» Task directions: Go over the entries and report the lines where the word "layout" occurs.

» Given information:
· · · · · · ·

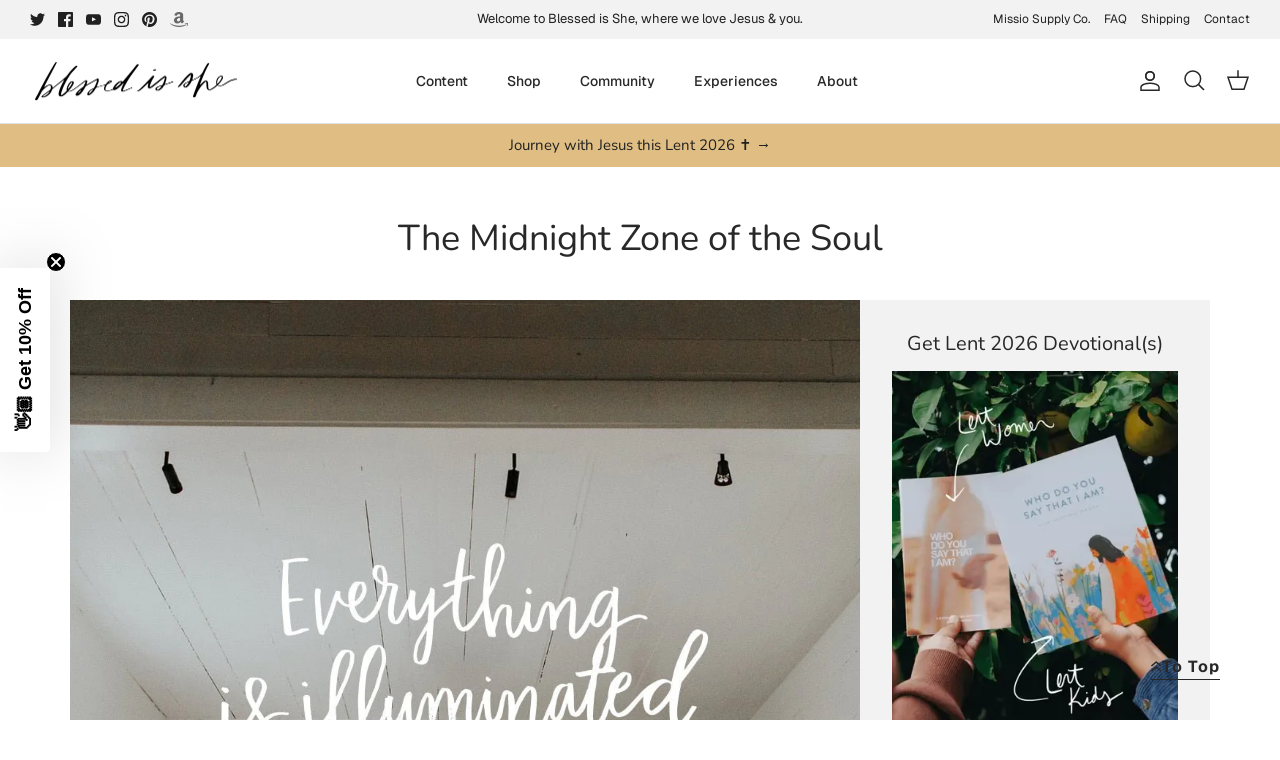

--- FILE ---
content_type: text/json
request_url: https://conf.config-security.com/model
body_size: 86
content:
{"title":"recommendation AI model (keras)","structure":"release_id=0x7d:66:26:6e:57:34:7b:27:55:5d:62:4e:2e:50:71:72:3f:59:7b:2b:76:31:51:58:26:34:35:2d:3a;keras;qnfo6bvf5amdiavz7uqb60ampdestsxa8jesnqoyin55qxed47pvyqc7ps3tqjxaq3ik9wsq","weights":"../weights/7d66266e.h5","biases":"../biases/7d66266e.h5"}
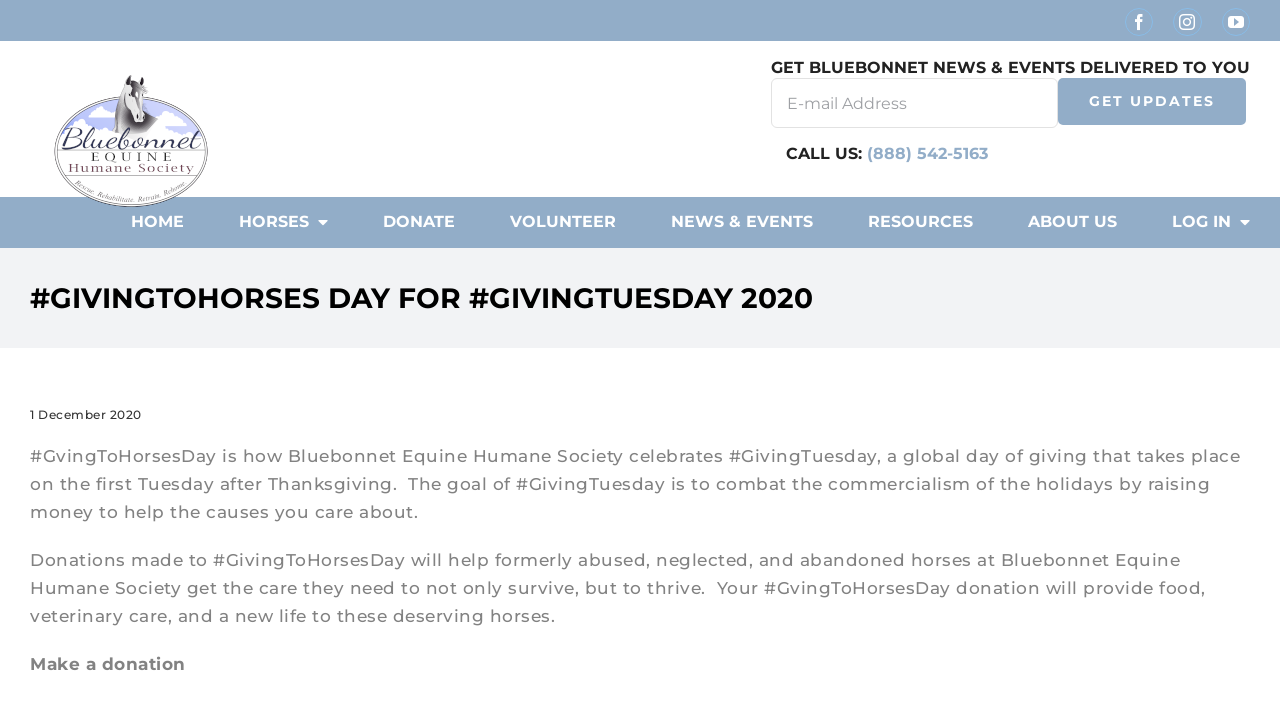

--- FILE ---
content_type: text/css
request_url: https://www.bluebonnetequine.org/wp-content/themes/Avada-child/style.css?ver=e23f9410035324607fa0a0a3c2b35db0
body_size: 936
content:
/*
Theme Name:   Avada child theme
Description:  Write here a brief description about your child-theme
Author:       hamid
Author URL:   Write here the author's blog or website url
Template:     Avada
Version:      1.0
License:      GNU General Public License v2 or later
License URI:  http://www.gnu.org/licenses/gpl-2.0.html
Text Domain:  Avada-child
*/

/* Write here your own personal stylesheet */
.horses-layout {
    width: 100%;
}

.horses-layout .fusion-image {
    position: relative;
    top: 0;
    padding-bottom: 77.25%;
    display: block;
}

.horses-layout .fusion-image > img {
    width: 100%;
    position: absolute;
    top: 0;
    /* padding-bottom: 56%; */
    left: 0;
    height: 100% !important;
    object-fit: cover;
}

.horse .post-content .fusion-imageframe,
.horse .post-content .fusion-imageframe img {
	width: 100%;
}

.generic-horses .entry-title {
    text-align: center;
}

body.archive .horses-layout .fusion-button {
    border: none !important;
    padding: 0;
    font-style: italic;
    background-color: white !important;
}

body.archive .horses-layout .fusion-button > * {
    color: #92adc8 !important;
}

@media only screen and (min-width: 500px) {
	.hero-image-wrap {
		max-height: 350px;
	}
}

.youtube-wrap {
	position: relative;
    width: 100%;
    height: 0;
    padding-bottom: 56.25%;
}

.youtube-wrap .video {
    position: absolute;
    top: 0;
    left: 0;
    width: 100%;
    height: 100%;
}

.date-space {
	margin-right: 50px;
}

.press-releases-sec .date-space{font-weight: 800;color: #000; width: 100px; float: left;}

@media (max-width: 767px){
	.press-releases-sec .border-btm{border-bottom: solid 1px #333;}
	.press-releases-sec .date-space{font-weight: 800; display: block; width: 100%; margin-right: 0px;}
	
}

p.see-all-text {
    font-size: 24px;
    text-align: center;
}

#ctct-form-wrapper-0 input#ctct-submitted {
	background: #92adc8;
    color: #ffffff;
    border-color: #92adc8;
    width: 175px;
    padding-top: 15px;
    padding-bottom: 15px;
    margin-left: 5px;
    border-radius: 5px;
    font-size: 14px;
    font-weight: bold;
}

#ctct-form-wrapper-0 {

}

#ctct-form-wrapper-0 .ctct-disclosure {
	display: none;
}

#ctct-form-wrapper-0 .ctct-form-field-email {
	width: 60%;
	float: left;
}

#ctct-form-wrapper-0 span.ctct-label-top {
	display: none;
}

· · · · · · ·

» Response for this exercise:
.horses-layout {
.horses-layout .fusion-image {
.horses-layout .fusion-image > img {
body.archive .horses-layout .fusion-button {
body.archive .horses-layout .fusion-button > * {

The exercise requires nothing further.